Tras este breve relato, la médium dejó solo a Perdomo durante unos minutos para ir a atender a su madre, que acababa de despertarse y exigía a grito pelado el desayuno. Durante la espera, el policía se entretuvo curioseando los libros que había en la estantería del salón y vio que Milagros había empezado a acumular una pequeña bibliografía sobre crimen y parapsicología, aunque todos los títulos estaban en inglés, desde
Psychic Murder Hunters
hasta
Real-life
Stories of Paranormal Detection.
Cuando regresó, Milagros le sorprendió hojeando uno de ellos.
—Casi todo es basura, puedes creerme. Menos un británico que trabaja para Scotland Yard, que me dio buen pálpito, y una rumana de la época de Ceaucescu, que llegó a estar tan cerca del asesino que éste la estranguló.
—Te alegrará saber que no estás sola en el mundo —dijo Perdomo devolviendo el libro a la estantería.
—Sí que lo estoy. Sola, y no alegre. Ya te dije que yo no puedo salir del armario, si me permites la expresión. Soy psicóloga de niños, y sería muy negativo para mi profesión que se supiera que de vez cuando entre en contacto con… lo que sea que hay al otro lado y sufro crisis como la de la pasada noche.
—Eso me tranquiliza, porque yo tampoco saldría muy bien parado si Galdón se enterara de que estoy recurriendo a la parapsicología para tratar de atrapar al asesino —pensó en voz alta el inspector.
Perdomo, que empezaba a sentirse cada vez más cómodo junto a Mila, se percató de que la obligación de mantener su relación en secreto les aportaba un grado de complicidad tan fuerte como el firme propósito de ambos de atrapar al culpable. La mujer se reprochó a sí misma su descortesía al ver que el policía ni siquiera se había quitado la gabardina, y tras colgársela en el guardarropa, preparó un café que ambos degustaron sentados a la mesa de la cocina. Cuando el policía empezó a desplegar su colección de frascos, Milagros preguntó:
—Ahí hay colonias muy caras. ¿Cuánto te ha costado todo el lote?

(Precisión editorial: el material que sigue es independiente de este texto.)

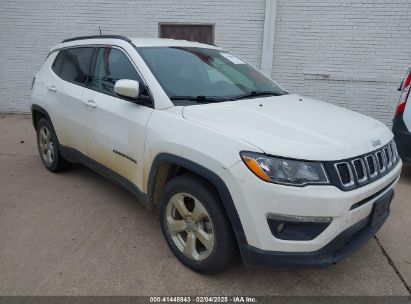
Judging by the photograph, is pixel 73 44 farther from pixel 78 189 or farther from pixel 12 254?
pixel 12 254

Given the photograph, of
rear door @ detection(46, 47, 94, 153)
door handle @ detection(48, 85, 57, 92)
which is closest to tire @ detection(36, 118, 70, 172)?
rear door @ detection(46, 47, 94, 153)

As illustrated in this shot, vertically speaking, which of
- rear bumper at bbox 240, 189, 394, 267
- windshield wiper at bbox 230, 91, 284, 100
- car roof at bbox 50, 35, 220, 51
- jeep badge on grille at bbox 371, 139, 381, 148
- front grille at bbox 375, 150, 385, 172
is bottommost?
rear bumper at bbox 240, 189, 394, 267

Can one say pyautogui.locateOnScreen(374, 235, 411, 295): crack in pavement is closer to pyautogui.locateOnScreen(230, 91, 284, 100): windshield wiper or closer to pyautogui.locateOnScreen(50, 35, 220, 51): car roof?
pyautogui.locateOnScreen(230, 91, 284, 100): windshield wiper

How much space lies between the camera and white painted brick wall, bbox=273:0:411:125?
6988 millimetres

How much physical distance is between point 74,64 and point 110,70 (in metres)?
0.88

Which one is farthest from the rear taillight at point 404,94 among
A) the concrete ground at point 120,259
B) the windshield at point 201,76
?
the windshield at point 201,76

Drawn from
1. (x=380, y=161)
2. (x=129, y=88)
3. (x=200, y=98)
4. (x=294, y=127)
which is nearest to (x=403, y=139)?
(x=380, y=161)

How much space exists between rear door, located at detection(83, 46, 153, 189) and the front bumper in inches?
41.1

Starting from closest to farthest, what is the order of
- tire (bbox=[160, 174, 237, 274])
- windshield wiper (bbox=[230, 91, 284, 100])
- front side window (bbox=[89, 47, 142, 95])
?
tire (bbox=[160, 174, 237, 274]) → windshield wiper (bbox=[230, 91, 284, 100]) → front side window (bbox=[89, 47, 142, 95])

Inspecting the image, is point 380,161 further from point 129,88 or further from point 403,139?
point 403,139

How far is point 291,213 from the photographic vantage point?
6.82 feet

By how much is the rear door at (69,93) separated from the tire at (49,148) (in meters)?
0.22

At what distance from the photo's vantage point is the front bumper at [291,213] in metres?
2.06

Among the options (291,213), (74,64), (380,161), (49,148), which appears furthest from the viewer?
(49,148)
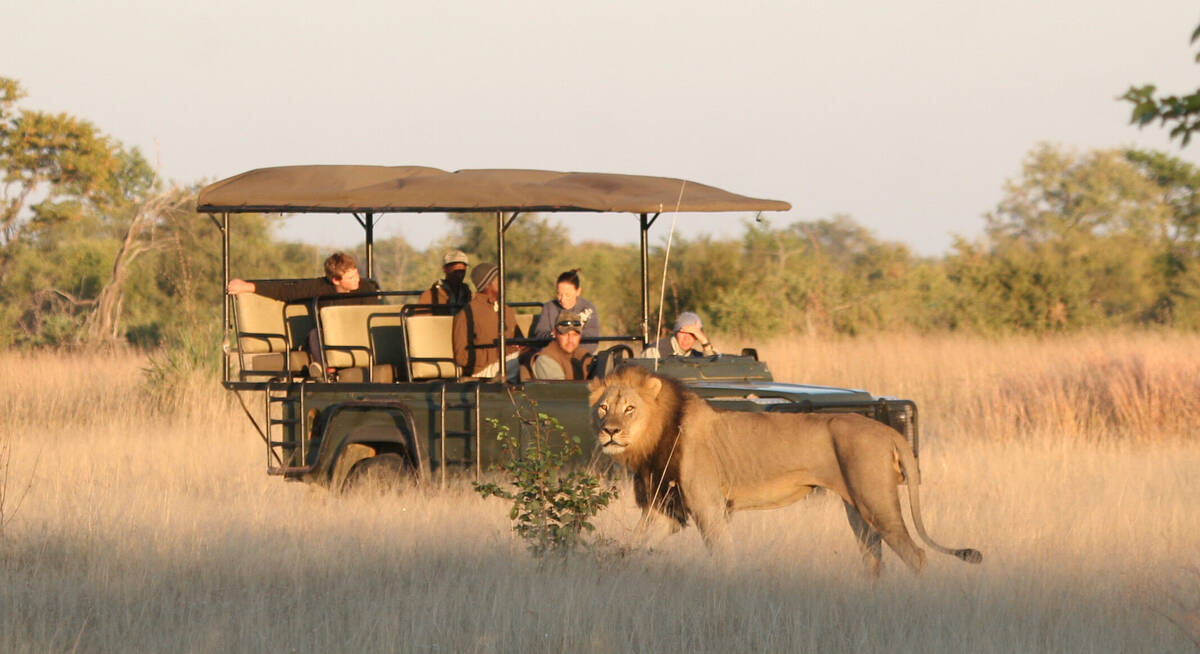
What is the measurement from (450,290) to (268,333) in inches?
45.2

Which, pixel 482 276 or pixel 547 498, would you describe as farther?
pixel 482 276

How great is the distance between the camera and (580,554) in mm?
7168

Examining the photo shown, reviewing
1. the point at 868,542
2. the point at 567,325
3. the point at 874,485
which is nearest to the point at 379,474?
the point at 567,325

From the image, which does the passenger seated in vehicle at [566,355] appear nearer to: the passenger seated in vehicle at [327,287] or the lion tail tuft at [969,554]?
the passenger seated in vehicle at [327,287]

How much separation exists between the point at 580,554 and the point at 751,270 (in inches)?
788

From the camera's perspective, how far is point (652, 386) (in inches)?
280

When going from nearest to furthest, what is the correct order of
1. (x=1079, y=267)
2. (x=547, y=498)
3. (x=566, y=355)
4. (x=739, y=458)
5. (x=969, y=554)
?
(x=969, y=554) < (x=739, y=458) < (x=547, y=498) < (x=566, y=355) < (x=1079, y=267)

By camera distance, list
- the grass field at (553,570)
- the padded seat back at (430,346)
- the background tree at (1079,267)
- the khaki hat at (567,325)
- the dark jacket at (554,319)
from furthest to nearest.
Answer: the background tree at (1079,267) → the dark jacket at (554,319) → the khaki hat at (567,325) → the padded seat back at (430,346) → the grass field at (553,570)

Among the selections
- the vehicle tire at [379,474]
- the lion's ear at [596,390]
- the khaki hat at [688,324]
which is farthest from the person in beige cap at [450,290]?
the lion's ear at [596,390]

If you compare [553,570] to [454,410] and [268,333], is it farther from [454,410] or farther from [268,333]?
[268,333]

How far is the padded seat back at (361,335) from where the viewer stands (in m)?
9.19

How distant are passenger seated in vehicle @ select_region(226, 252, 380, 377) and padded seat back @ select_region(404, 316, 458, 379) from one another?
667 mm

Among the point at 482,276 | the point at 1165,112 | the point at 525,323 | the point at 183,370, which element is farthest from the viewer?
the point at 183,370

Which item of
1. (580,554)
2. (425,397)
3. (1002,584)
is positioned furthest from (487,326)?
(1002,584)
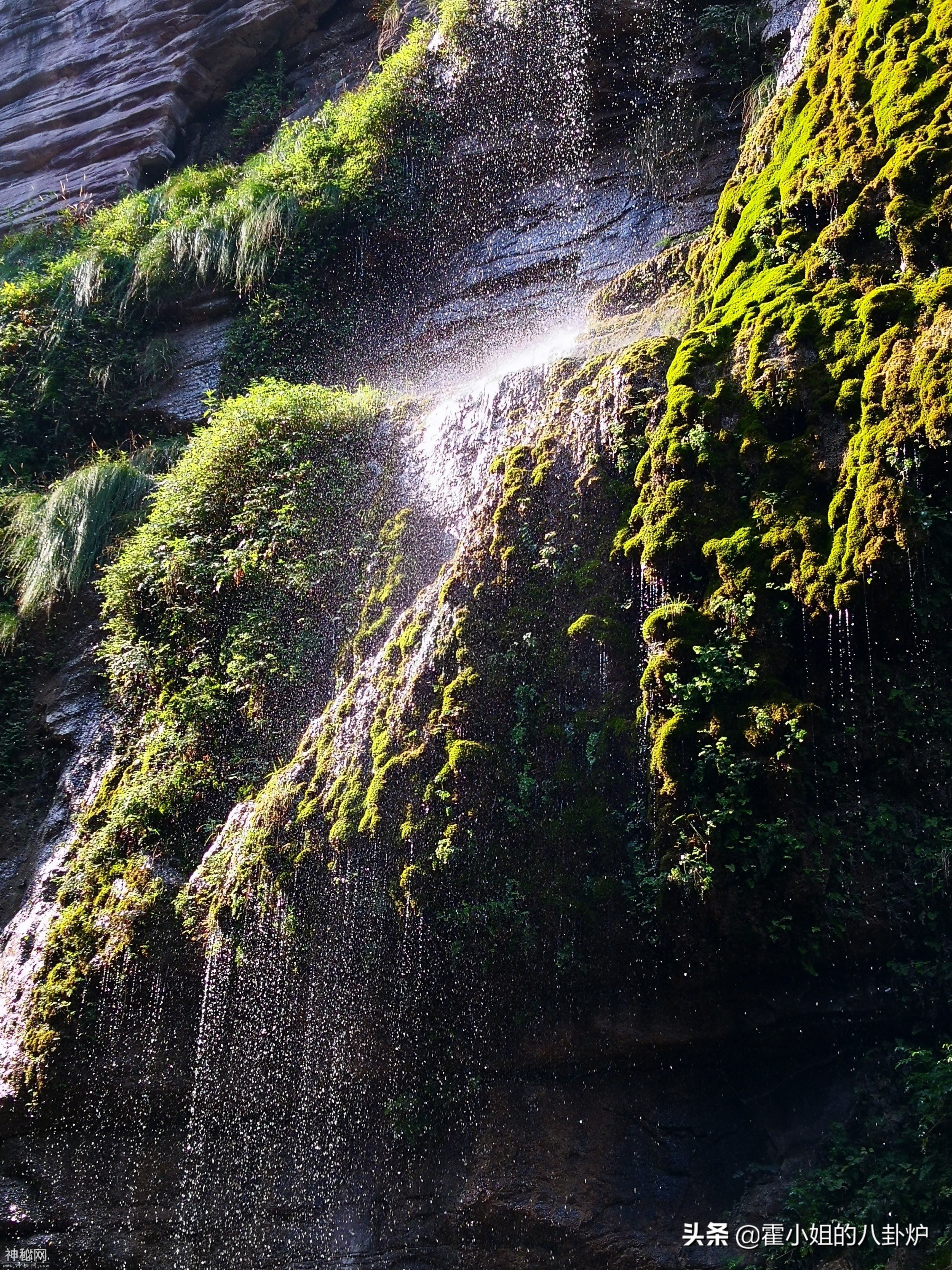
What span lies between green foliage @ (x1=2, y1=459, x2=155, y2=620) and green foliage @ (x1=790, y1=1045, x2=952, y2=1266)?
310 inches

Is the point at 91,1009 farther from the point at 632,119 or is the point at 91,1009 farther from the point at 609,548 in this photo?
the point at 632,119

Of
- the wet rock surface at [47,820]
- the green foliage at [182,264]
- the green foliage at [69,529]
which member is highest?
the green foliage at [182,264]

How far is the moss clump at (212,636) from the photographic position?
22.8 feet

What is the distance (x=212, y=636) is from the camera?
8336mm

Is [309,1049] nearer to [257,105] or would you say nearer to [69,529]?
[69,529]

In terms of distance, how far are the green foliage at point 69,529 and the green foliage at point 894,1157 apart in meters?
7.88

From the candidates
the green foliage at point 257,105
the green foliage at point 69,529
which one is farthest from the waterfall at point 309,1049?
Result: the green foliage at point 257,105

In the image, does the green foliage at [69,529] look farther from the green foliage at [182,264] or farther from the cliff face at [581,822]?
the green foliage at [182,264]

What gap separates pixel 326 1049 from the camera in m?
5.90

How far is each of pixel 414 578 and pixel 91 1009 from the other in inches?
145

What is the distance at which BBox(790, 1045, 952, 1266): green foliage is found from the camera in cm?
469

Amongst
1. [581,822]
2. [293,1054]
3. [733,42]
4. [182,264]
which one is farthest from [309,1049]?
[733,42]

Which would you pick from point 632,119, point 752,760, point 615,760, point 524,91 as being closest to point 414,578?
point 615,760

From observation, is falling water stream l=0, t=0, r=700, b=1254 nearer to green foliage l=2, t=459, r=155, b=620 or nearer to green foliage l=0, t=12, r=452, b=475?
green foliage l=2, t=459, r=155, b=620
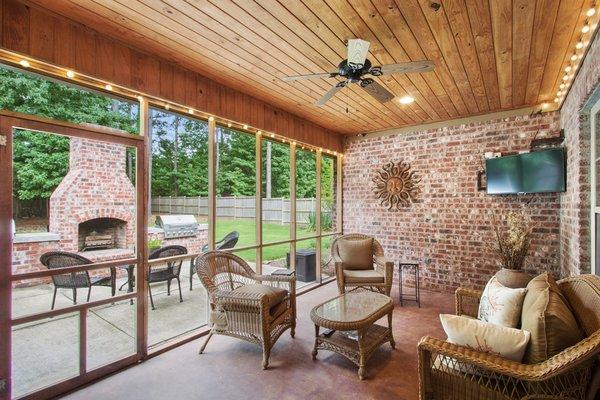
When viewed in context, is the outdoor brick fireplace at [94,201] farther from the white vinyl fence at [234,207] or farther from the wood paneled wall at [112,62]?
the wood paneled wall at [112,62]

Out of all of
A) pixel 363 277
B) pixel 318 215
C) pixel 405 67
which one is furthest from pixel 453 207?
pixel 405 67

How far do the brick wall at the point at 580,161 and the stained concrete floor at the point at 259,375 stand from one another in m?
1.63

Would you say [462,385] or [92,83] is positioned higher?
[92,83]

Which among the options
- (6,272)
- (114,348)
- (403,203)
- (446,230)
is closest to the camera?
(6,272)

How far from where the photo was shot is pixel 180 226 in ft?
15.7

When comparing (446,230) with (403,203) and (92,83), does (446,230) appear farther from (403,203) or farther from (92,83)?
(92,83)

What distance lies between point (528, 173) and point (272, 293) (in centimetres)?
367

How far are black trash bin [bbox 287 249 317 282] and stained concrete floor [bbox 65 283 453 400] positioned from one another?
208 centimetres

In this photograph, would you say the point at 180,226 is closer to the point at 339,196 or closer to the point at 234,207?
the point at 234,207

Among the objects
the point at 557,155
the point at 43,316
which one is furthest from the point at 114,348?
the point at 557,155

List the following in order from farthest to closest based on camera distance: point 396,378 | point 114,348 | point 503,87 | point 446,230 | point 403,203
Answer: point 403,203 → point 446,230 → point 503,87 → point 114,348 → point 396,378

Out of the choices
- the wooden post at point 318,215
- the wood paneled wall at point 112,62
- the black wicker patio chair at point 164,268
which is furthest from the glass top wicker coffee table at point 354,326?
the wood paneled wall at point 112,62

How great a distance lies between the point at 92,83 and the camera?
2.57 metres

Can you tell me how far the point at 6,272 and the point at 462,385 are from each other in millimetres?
3002
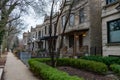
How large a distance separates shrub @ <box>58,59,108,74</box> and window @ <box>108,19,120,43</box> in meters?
3.85


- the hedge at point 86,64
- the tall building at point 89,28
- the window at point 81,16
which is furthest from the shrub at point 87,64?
the window at point 81,16

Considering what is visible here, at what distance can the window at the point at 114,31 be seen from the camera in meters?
18.9

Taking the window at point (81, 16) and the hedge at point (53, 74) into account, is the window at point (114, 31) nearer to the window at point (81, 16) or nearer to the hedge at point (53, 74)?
the hedge at point (53, 74)

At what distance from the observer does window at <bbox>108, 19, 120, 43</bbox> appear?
18884mm

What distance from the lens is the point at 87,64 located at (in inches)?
597

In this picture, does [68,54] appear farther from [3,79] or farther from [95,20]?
[3,79]

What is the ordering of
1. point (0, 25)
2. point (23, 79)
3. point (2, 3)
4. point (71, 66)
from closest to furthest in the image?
point (23, 79) → point (71, 66) → point (2, 3) → point (0, 25)

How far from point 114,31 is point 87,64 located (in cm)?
545

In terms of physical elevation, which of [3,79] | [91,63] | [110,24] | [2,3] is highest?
[2,3]

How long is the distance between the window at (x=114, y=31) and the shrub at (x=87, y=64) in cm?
385

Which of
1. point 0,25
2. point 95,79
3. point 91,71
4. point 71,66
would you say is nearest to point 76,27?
point 0,25

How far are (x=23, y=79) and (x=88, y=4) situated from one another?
52.6ft

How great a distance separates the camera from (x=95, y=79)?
1205cm

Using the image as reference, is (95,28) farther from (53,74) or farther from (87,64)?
(53,74)
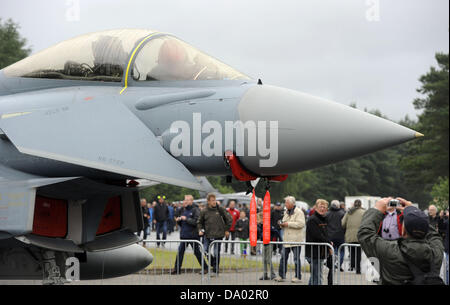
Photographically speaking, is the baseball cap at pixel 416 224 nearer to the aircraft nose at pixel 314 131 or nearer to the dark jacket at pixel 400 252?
the dark jacket at pixel 400 252

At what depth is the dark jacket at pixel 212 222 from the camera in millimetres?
11734

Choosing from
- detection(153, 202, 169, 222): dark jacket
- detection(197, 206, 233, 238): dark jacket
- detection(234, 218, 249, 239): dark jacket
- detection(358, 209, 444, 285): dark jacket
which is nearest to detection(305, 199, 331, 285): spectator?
detection(197, 206, 233, 238): dark jacket

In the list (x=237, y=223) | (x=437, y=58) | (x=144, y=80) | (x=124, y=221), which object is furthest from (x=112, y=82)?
(x=437, y=58)

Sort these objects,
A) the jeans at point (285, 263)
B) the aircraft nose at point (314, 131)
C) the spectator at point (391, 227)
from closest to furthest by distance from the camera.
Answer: the aircraft nose at point (314, 131), the spectator at point (391, 227), the jeans at point (285, 263)

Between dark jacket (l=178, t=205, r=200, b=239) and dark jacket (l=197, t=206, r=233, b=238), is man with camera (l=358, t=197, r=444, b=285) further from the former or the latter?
dark jacket (l=178, t=205, r=200, b=239)

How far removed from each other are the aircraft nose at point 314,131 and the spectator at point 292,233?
683cm

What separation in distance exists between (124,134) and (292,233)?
279 inches

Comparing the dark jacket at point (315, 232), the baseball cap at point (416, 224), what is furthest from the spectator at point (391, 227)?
the dark jacket at point (315, 232)

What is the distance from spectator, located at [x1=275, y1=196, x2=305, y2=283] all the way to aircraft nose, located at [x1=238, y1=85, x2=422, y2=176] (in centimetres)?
683

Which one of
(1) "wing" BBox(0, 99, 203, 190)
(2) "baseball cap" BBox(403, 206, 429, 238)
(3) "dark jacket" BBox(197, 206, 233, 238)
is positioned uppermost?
(1) "wing" BBox(0, 99, 203, 190)

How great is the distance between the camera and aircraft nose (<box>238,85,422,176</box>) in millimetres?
4199

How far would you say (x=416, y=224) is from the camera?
4.14m

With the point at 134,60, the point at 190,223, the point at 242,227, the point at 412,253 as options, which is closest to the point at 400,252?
the point at 412,253

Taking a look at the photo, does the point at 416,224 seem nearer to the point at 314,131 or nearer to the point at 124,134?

—Para el sueldo de un policía, es una fortuna, pero estoy jugando con el cálculo de probabilidades. Con que haya un veinte por ciento de margen de que el olor del asesino esté entre éstos, la inversión está más que justificada.
Bajo la atenta mirada del inspector, Milagros empezó a rociarse la muñeca con cada uno de los productos y tras cada vaporización le iba haciendo un gesto negativo con la cabeza. En cinco minutos llegaron a la conclusión de que el que buscaban no estaba entre ellos.
Perdomo se levantó mortificado de la silla y exclamó:
—¡Me está bien empleado! Ha sido como comprar un décimo de lotería y que no te toque. Pero la resolución de un asesinato no puede estar en manos del azar; hay que hacer las cosas bien. ¿Tienes posibilidad de dejar la consulta durante un par de días?